### Fragment tekstu
□ □ □ □ □
Wczoraj wieczorem minister aktywów państwowych
Jacek Sasin
był gościem programu
Gość Wiadomości
na antenie TVP Info. Rozmowa jak zwykle zeszła na temat Donalda Tuska i czasów, gdy PO i PSL współtworzyły rząd.
Sasin stwierdził, że
większość firm państwowych
jest w dużo
lepszej kondycji
niż były w czasie rządów Platformy Obywatelskiej. Polityk podkreślił, że jego partia pokazała, że prywatne nie jest wcale lepsze od państwowego:
- Więc obaliliśmy ten mit, o tym, że prywatne jest lepsze od państwowego. A szczególnie w polskich warunkach to jest nieprawdziwa informacja, dlatego że tak duże firmy, aby mogły stać się prywatne, musiałyby być sprzedane zagranicznym podmiotom. Czyli powtórzę to jeszcze raz: to byłaby wyprzedaż na rzecz, ta prywatyzacja byłaby prywatyzacją na rzecz podmiotów zagranicznych - powiedział szef Jacek Sasin.
□ □ □ □ □
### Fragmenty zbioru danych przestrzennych
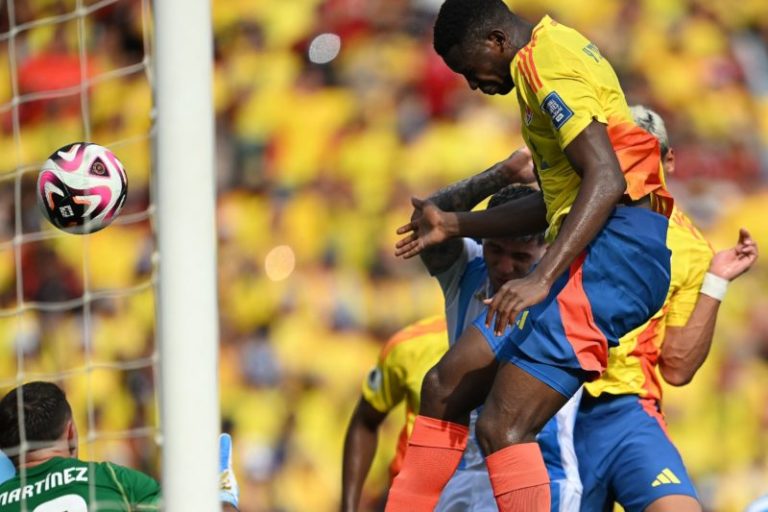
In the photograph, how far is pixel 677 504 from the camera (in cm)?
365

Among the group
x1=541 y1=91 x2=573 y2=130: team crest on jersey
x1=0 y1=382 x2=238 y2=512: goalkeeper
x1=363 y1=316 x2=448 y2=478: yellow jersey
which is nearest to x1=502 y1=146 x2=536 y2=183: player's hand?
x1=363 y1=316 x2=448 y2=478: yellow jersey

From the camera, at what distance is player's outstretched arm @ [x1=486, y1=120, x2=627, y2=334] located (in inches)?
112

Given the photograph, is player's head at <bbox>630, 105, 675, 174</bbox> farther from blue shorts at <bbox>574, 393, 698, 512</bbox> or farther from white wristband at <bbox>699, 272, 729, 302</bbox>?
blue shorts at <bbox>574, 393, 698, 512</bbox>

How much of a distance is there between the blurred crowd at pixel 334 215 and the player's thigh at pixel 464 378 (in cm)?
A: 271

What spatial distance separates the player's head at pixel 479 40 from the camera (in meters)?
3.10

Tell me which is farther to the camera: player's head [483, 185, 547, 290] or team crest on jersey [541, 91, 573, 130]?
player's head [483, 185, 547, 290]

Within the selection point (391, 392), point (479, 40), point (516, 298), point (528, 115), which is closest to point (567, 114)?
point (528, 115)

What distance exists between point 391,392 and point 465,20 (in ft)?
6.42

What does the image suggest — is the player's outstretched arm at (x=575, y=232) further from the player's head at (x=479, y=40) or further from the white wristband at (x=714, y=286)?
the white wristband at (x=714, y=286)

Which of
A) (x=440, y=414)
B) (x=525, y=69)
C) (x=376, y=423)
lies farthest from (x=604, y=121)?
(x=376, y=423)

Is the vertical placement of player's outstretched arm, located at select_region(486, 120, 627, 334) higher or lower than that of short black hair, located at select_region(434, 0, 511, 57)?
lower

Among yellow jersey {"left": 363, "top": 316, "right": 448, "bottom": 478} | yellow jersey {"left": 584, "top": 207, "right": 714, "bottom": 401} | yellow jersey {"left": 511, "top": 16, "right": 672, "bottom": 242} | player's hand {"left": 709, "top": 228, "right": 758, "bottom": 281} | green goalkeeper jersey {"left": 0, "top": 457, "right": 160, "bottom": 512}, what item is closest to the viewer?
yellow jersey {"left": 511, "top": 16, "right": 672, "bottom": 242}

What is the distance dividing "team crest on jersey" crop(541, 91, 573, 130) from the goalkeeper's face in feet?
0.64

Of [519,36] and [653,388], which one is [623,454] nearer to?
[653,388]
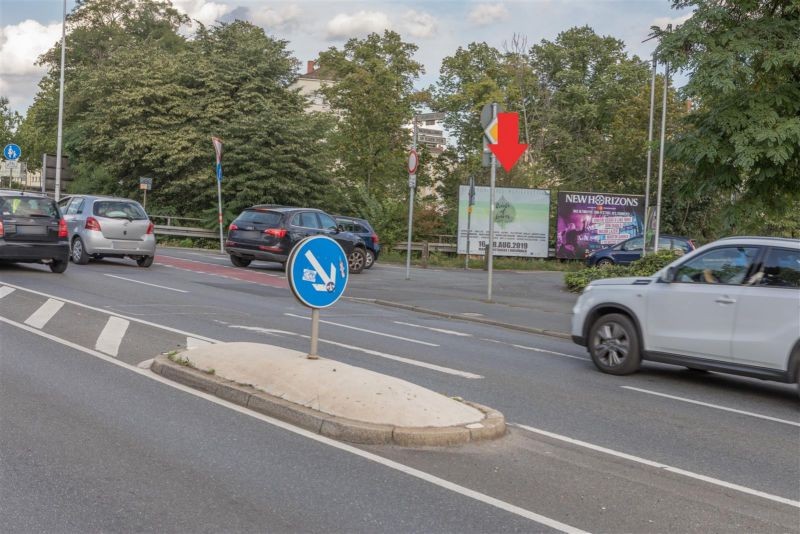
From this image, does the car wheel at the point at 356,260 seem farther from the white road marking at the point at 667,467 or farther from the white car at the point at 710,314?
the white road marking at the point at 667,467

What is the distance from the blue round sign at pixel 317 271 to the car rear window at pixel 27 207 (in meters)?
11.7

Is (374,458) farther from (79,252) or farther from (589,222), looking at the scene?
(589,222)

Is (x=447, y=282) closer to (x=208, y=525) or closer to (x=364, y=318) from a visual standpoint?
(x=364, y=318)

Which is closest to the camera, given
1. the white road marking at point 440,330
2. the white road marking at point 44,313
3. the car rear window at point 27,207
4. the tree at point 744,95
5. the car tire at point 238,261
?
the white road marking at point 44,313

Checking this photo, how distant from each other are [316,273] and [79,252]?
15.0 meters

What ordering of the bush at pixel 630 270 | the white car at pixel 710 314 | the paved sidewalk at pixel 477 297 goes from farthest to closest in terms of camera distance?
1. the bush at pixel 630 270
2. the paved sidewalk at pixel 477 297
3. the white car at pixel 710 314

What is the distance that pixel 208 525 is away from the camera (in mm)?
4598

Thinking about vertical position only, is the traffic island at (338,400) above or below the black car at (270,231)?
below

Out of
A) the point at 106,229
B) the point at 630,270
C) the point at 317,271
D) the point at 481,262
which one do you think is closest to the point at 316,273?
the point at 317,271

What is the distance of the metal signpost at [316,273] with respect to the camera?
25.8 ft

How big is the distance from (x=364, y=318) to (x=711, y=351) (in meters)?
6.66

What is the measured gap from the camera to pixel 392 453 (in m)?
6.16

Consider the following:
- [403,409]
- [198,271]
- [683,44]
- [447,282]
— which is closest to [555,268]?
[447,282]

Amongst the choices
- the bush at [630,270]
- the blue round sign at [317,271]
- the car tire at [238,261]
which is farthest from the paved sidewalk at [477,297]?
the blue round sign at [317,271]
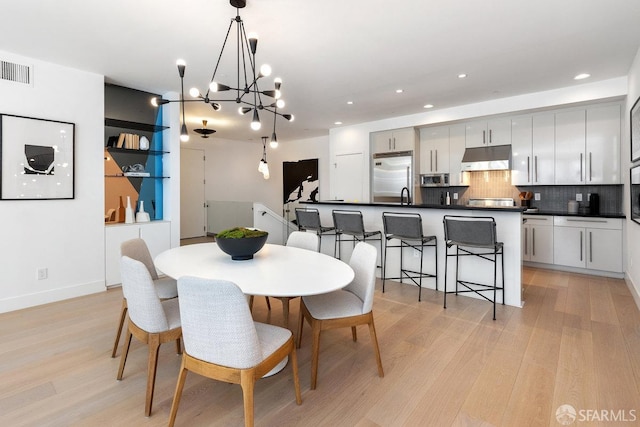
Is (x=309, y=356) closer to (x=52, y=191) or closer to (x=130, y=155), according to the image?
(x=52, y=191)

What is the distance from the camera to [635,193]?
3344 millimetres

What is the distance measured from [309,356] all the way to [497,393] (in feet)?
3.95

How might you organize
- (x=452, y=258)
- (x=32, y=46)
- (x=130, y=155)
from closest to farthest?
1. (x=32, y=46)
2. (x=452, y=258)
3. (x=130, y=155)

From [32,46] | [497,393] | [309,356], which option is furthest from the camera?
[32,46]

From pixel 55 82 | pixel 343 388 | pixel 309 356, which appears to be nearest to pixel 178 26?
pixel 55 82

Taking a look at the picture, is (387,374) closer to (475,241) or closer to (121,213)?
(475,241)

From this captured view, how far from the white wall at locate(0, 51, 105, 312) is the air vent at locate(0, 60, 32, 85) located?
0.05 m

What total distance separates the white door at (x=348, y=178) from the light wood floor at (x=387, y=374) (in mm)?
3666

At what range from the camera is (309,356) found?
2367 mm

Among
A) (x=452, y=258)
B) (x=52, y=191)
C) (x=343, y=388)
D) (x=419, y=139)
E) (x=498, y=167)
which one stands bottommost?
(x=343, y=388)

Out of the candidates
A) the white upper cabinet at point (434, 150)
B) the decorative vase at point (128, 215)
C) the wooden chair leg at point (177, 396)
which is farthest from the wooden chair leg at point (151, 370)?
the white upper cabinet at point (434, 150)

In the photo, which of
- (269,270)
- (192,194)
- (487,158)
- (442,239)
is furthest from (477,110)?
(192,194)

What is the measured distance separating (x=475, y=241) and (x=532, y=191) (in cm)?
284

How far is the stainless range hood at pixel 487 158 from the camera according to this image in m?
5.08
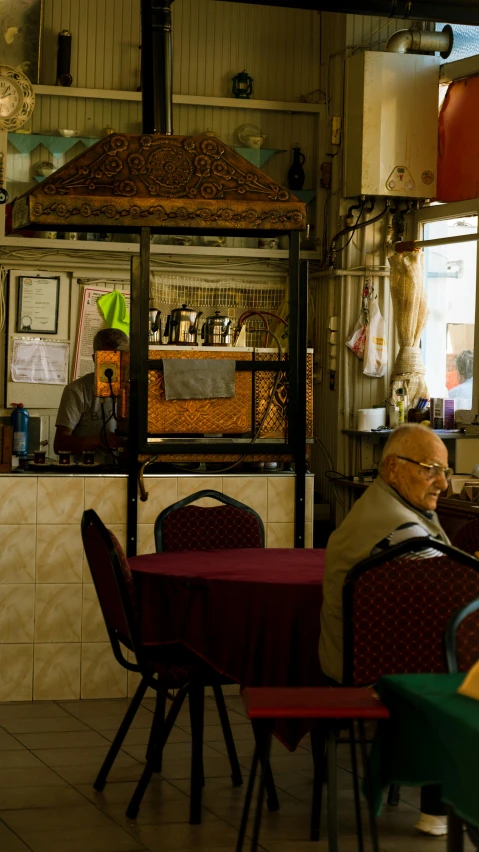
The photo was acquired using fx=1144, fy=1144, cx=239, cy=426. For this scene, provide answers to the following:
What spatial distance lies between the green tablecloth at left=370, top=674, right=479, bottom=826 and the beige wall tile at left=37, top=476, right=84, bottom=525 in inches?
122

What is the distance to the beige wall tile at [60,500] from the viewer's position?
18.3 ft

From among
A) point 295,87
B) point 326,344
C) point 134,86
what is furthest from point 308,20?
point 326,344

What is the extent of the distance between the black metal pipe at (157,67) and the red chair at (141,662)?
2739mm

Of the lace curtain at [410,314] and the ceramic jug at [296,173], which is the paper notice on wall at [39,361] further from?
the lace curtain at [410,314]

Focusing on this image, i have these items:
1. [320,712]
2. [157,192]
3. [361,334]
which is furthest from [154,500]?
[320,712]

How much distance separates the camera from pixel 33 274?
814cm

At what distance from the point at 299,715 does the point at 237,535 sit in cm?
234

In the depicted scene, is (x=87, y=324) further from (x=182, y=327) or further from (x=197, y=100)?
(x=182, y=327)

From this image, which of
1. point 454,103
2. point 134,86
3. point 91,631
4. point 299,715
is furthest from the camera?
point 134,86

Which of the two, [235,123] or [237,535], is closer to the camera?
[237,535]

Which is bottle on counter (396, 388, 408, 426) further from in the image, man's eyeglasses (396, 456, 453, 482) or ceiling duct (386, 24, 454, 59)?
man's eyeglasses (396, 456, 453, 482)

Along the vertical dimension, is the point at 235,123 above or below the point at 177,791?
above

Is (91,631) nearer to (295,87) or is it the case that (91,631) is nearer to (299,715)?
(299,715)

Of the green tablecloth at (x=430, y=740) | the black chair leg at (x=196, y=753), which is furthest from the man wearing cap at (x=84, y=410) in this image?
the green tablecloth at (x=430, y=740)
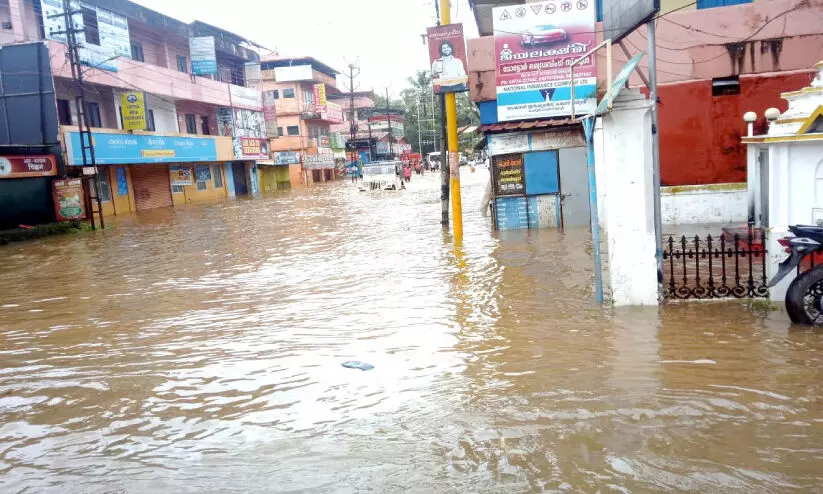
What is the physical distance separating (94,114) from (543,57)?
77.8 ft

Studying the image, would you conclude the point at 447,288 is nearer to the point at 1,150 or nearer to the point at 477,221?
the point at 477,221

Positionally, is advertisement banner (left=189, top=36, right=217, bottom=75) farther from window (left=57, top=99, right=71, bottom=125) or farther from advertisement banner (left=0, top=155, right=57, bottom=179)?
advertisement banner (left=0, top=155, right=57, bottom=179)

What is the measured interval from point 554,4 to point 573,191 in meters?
□ □ □ □ □
### Zadania do wykonania
1. Streść krócej akapit zaczynający się od słów „Sasin stwierdził, że” z tekstu o wypowiedzi Jacka Sasina, zachowując jego główne informacje.
2. Kontynuuj tekst o wypowiedzi Jacka Sasina od miejsca, w którym się kończy.

### Odpowiedzi końcowe
1. Według Jacka Sasina większość firm państwowych ma się dziś znacznie lepiej niż za rządów Platformy Obywatelskiej. Jego partia miała dowieść, że prywatne nie jest lepsze od państwowego.

2.
Minister odniósł się także do pytania, które Mateusz Morawiecki zadał Donaldowi Tuskowi. Premier zapytał, na co zostały przeznaczone pieniądze ze sprywatyzowanych przedsiębiorstw. Sasin stwierdził, że lider PO nie może odpowiedzieć na to pytanie, ponieważ "musiałby powiedzieć, że te pieniądze zostały przejedzone, zostały przepuszczone". Nazwał też
byłego premiera i jego ekipę pijakami:
- Donald Tusk i jego ekipa to byli jak taki pijak (...), który
wyprzedawał meble z domu
. Wyniósł telewizor, mikser, wszystko, co się dało sprzedać gdzieś do lombardu, albo gdzieś na bazarze, a wszystkie pieniądze, które wzięli, przepijali. No tak można powiedzieć, dokładnie
tak wyglądało zarządzanie Polską i polskimi finansami
- podsumował Sasin.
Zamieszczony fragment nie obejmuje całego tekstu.